→ **Text block**
You should definitely tell her if you love her. Of course, you should be sure that you're bisexual and not that you're just confused (which is what most young people are). If you're actually sure about it, your mother is going to figure out about it unless you never have a date in your life and what would be the point in being bisexual if you never have a partner? I say you should just break it to her and if she becomes outraged then you can just slowly try to make things easier on her. Before telling her, though, you should make her gain some trust in you; make sure there's something about you that outweighs a decision that she probably won't like, such as being really good at an instrument or something. That way, if she's really against gay people, she'll be able to see that you're not totally wasting your life in her eyes. You should also be accepting of her ideals if she is to be accepting in your decision; if the compromise is to go to church once in a while, I say you should take that choice if possible. After all, she is your mother and you should be able to take her advice once in a while.

[Collected data entries]
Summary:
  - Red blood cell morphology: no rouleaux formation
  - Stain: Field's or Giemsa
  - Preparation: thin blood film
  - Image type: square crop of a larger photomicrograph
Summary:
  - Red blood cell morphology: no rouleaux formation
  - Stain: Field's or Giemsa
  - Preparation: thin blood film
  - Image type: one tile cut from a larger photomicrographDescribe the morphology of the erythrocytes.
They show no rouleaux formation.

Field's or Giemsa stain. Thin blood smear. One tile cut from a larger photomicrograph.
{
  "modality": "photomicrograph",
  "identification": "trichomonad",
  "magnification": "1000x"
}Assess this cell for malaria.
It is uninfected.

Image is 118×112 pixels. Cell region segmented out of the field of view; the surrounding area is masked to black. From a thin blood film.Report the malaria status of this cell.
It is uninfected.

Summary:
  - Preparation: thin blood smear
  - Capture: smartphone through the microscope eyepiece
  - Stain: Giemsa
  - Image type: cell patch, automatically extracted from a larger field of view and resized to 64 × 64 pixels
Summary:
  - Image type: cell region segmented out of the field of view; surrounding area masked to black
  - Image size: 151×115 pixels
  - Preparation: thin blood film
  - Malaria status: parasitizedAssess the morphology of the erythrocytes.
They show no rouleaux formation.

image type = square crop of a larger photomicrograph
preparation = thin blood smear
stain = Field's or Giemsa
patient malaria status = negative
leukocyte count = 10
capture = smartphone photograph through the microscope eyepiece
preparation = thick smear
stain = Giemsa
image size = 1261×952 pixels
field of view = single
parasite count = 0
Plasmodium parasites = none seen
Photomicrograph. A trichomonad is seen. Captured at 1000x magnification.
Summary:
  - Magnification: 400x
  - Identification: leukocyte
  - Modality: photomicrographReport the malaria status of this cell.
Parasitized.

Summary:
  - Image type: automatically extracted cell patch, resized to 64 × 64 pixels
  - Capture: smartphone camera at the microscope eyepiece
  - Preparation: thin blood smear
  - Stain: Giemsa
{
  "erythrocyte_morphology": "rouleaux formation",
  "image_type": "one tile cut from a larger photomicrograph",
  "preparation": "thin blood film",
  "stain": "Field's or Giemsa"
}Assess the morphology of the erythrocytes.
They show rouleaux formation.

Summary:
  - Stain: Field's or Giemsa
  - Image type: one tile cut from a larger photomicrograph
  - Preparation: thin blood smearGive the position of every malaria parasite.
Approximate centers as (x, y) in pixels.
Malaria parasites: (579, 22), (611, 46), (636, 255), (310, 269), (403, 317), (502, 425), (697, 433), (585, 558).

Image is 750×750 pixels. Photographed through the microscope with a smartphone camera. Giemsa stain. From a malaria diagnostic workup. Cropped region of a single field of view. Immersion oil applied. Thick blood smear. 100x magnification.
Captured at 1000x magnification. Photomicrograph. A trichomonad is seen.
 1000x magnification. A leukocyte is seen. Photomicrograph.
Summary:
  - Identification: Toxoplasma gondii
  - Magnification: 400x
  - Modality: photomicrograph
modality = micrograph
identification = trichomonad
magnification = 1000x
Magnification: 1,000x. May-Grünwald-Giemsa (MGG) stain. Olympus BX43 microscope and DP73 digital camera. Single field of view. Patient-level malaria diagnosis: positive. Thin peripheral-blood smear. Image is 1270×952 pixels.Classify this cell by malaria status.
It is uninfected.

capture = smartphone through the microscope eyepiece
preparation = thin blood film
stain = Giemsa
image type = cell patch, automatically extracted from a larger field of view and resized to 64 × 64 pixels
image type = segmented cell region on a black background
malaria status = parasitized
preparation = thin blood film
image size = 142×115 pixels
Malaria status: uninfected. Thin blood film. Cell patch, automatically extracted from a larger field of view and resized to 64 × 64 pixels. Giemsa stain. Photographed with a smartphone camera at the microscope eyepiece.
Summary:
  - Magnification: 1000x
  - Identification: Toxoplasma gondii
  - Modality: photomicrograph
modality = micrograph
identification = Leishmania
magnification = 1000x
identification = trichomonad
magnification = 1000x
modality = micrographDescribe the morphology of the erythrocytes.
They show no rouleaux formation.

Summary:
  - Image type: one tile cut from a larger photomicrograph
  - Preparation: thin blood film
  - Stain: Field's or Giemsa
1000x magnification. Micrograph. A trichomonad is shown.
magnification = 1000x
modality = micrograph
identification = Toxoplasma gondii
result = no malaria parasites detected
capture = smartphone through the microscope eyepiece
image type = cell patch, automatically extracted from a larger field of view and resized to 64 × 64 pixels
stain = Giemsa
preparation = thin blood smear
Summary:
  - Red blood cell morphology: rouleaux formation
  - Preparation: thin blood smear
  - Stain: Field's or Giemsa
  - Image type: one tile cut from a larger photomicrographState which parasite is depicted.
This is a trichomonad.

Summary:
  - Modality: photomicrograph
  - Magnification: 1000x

→ **Directions**
A. In the advice about coming out to a mother, what example is given of something that could outweigh a decision she probably won't like?
B. Extend the advice about coming out to a mother, picking up right after its final sentence.

→ **Expected answers**
A. Being really good at an instrument.

B.
well u said ur mom is stressed and dont like gays so i say dont tell her unless u need 2, if u start dating someone of the same sex then tell her but if u dont then she wont need 2 no moms seem 2 get hurt about simple things. i vote dont tell her yet u could try telling ur dad if he is the type to understand and keep seekrets might work better that way
I'm sorry but I must disagree with the last part. Keeping big secrets from one parent and not telling the other is a horrible decision. If they find out, it could hurt the parents' relationship, hurt their trust with each other, and may end up even worse. Also, the parent who didn't know the secret would trust you even less, too.
If your mum loves you then she won't care about whether your bi or not. I'm bi myself but when I told my mum that I'm bi she didn't believe me. I've known since I was 16 and I'm now 19. And I'm still bi. She can either accept it or not, if she doesn't then she can't stop you from being bi. It's apart of life nothing can change that. Nobody should put thoughts into your head. Just follow your heart.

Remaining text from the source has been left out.